Rata-rata kecepatan pernapasan jangkrik ke 3 = (0,3+0,3+0,3) : 3 = 0,3 ml/2menit = 0,15 ml/menit

            Dari data diatas maka dapat diketahui bahwa jangkrik besar memerlukan lebih banyak oksigen dalam pernapasan, daripada jangkrik kecil.
Jangkrik ke 1 memiliki rata-rata kecepatan pernapasan 0,09 ml/menit (Jangkrik terberat dalam percobaan), saat dilakukan percobaan pada menit ke 2 kedudukan eosin ada pada skala 0,1. Lalu pada menit ke 4 kedudukan eosin berubah pada skala 0,4. Pada menit ke 6 eosin berada pada skala 0,6. Pada menit ke 8 eosin berada pada skala 0,7. Lalu pada menit ke 10 eosin berada pada skala 0,9.
            Jangkrik ke 2 memiliki  rata-rata kecepatan pernapasan sebesar 0,06 ml/menit (Jangkrik paling ringan dalam percobaan), saat dilakukan percobaan pada menit ke 2 kedudukan eosin ada pada skala 0,1. Lalu pada menit ke 4 kedudukan eosin berubah pada skala 0,3. Pada menit ke 6 eosin berada pada skala 0,5. Pada menit ke 8 eosin berada pada skala 0,6. Lalu pada menit ke 10 eosin berada pada skala 0,6.

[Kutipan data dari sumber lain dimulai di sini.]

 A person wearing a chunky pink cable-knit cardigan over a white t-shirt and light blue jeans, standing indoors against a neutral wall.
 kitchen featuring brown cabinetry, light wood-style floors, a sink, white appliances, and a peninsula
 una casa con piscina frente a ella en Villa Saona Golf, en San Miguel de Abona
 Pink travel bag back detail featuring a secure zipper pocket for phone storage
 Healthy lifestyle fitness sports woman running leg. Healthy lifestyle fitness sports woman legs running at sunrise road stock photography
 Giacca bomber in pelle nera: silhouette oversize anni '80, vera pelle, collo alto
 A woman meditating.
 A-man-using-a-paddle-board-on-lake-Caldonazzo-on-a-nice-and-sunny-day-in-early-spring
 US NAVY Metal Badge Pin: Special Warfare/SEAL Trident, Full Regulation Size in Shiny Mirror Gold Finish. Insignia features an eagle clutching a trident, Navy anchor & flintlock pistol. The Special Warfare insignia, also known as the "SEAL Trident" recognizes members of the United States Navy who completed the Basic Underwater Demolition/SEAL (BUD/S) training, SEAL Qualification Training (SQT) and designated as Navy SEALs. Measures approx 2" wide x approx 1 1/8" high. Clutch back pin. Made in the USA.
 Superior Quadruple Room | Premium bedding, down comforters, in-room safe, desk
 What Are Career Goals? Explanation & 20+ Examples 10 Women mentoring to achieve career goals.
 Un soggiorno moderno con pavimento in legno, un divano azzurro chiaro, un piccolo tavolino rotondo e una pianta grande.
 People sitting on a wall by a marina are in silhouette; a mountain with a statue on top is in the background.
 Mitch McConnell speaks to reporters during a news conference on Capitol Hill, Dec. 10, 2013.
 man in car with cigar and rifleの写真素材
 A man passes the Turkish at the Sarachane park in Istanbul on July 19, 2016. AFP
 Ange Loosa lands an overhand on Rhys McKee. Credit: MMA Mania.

            Jangkrik ke 3 memiliki rata-rata kecepatan pernapasan 0,15 ml/menit.  Saat dilakukan percobaan pada menit ke 2 kedudukan eosin ada pada skala 0,3. Lalu pada menit ke 4 kedudukan eosin berubah pada skala 0,6. Pada menit ke 6 eosin berada pada skala 0,9. Pada menit ke 8 kedudukan eosin sudah melampaui batas skala respirometer sederhana yang kami pergunakan.
            Dalam teori, berat badan jangkrik mempengaruhi laju pernapasan jangkrik. Semakin berat jangkrik semakin cepat pula laju pernapasannya. Namun dalam percobaan yang kami lakukan, pada jangkrik ke 1 yang memiliki berat paling besar laju pernapasannya hanya sampai skala 0,9 pada menit ke 10, sedangkan jangkrik ke 3 yang beratnya lebih kecil daripada jangkrik ke 1 justru laju pernapasannya lebih cepat, yaitu melampaui batas skala pada menit ke 8. Hal ini mungkin disebabkan karena aktivitas jangkrik yang berbeda. Dari yang kami amati saat percobaan, jangkrik ke 3 lebih aktif daripada jangkrik ke 1. Ini membuktikan bahwa aktivitas juga mempengaruhi laju pernapasan.

§  Kesimpulan
                Pada hasil di atas jelas sekali bahwa ukuran tubuh mempegaruhi laju pernapasan, semakin besar ukuran dan berat tubuh maka semakin cepat laju pernapasannya. Karena pada jangkrik yang berukuran besar melakukan aktifitas yang berkemungkinan banyak melakukan pergerakkan, sehingga membutuhkan banyak oksigen. Faktor lain yang memperngaruhi antara yaitu, kondisi fisik, dan Kadar O2.